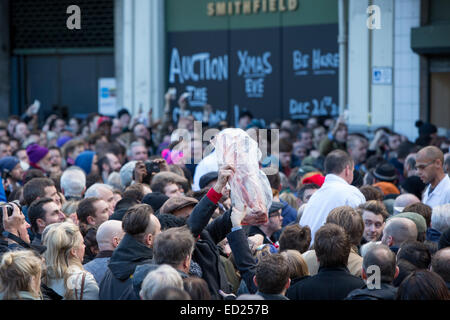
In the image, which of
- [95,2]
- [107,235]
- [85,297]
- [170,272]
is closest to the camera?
[170,272]

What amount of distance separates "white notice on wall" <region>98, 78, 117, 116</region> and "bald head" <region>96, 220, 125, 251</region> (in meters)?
13.9

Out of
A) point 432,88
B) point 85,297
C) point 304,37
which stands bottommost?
point 85,297

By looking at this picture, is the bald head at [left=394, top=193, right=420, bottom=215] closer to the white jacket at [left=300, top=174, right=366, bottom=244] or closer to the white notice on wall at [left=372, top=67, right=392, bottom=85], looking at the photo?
the white jacket at [left=300, top=174, right=366, bottom=244]

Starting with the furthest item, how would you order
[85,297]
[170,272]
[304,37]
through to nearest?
1. [304,37]
2. [85,297]
3. [170,272]

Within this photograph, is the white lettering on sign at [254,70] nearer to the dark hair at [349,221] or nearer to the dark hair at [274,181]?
the dark hair at [274,181]

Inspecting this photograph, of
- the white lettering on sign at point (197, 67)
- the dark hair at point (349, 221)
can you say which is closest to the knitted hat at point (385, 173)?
the dark hair at point (349, 221)

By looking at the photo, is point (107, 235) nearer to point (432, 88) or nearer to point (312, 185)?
point (312, 185)

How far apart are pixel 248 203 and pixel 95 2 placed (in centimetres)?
1578

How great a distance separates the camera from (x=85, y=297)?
5.06m

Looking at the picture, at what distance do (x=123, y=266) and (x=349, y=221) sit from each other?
174 cm

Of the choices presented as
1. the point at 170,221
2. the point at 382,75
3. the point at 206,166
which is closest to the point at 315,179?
the point at 206,166

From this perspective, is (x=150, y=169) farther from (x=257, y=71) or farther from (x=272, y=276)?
(x=257, y=71)

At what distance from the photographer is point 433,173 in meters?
7.71
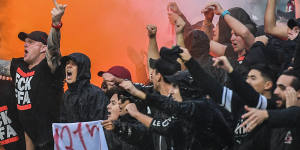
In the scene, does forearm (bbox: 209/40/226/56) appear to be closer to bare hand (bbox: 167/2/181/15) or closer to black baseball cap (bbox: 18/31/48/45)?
bare hand (bbox: 167/2/181/15)

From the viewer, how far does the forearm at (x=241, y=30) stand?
557 centimetres

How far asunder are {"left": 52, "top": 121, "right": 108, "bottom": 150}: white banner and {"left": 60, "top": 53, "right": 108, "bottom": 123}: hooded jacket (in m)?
0.10

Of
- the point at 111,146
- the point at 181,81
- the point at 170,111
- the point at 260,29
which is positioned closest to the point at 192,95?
the point at 181,81

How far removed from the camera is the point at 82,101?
5.72 m

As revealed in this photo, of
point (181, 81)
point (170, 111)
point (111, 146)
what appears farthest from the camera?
point (111, 146)

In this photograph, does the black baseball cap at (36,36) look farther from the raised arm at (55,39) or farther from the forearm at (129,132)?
the forearm at (129,132)

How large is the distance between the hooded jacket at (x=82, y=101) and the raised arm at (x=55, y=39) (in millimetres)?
206

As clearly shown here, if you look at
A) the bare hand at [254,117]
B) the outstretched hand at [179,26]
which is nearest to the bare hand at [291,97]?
the bare hand at [254,117]

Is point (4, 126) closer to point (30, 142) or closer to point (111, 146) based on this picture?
point (30, 142)

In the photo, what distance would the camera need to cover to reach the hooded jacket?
5.72 metres

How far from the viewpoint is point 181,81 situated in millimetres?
4520

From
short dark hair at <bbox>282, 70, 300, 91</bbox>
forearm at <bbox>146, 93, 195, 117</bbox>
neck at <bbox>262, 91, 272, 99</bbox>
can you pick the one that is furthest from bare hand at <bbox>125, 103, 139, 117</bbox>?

--------------------------------------------------

# EXERCISE BRIEF
Transcribe every entry word for word, but omit the pictures.

# TASK RESULT
In the image, which of
- [95,2]
- [107,235]
- [85,297]
- [170,272]
is closest to the camera?
[170,272]

What amount of distance separates "white notice on wall" <region>98, 78, 117, 116</region> and "bald head" <region>96, 220, 125, 251</region> (in meters)?
13.9

Out of
A) point 432,88
B) point 85,297
C) point 304,37
which stands bottommost?
point 85,297

By looking at this picture, is the bald head at [left=394, top=193, right=420, bottom=215] closer to the white jacket at [left=300, top=174, right=366, bottom=244] or closer to the white notice on wall at [left=372, top=67, right=392, bottom=85], looking at the photo?
the white jacket at [left=300, top=174, right=366, bottom=244]

Starting with the furthest item, how would you order
[85,297]
[170,272]
[304,37]
through to nearest?
1. [304,37]
2. [85,297]
3. [170,272]

Within this photograph, is the white lettering on sign at [254,70] nearer to the dark hair at [349,221] or nearer to the dark hair at [274,181]?
the dark hair at [274,181]

Inspecting this photograph, of
- the white lettering on sign at point (197, 67)
- the dark hair at point (349, 221)
can you say which is closest to the knitted hat at point (385, 173)?
the dark hair at point (349, 221)

By looking at the photo, is point (107, 235) nearer to point (432, 88) or nearer to point (312, 185)?
point (312, 185)

How far apart are pixel 248 203 and pixel 95 2 placed (in centimetres)?
1578

How great a distance separates the camera from (x=85, y=297)?
5.06m

Looking at the picture, at what distance do (x=123, y=266) and (x=349, y=221) sit from each other?
174 cm

Of the choices presented as
1. the point at 170,221
2. the point at 382,75
3. the point at 206,166
which is closest to the point at 315,179?
the point at 206,166

From this perspective, is (x=150, y=169) farther from (x=257, y=71) or farther from (x=272, y=276)?
(x=257, y=71)

At what distance from the photographer is point 433,173 in meters?
7.71
In the scene, does forearm (bbox: 209/40/226/56) appear to be closer to bare hand (bbox: 167/2/181/15) or closer to black baseball cap (bbox: 18/31/48/45)?
bare hand (bbox: 167/2/181/15)

From the viewer, how far does the forearm at (x=241, y=30) stand?
557 centimetres

How far asunder are {"left": 52, "top": 121, "right": 108, "bottom": 150}: white banner and {"left": 60, "top": 53, "right": 108, "bottom": 123}: hooded jacket (in m)?
0.10

Of
- the point at 111,146
- the point at 181,81
- the point at 170,111
- the point at 260,29
which is positioned closest to the point at 192,95?
the point at 181,81

How far removed from the camera is the point at 82,101?
5.72 m

As revealed in this photo, of
point (181, 81)
point (170, 111)
point (111, 146)
what appears farthest from the camera?
point (111, 146)

In this photograph, does the black baseball cap at (36,36) look farther from the raised arm at (55,39) or farther from the forearm at (129,132)?
the forearm at (129,132)

How large is the distance between the hooded jacket at (x=82, y=101) and the raised arm at (x=55, y=39) (in millimetres)?
206

As clearly shown here, if you look at
A) the bare hand at [254,117]
B) the outstretched hand at [179,26]
which is nearest to the bare hand at [291,97]?
the bare hand at [254,117]

Is point (4, 126) closer to point (30, 142) or closer to point (111, 146) based on this picture?
point (30, 142)

In the photo, what distance would the camera need to cover to reach the hooded jacket?
5.72 metres

How far from the viewpoint is point 181,81 situated in millimetres?
4520

From
short dark hair at <bbox>282, 70, 300, 91</bbox>
forearm at <bbox>146, 93, 195, 117</bbox>
neck at <bbox>262, 91, 272, 99</bbox>
can you pick the one that is furthest from bare hand at <bbox>125, 103, 139, 117</bbox>?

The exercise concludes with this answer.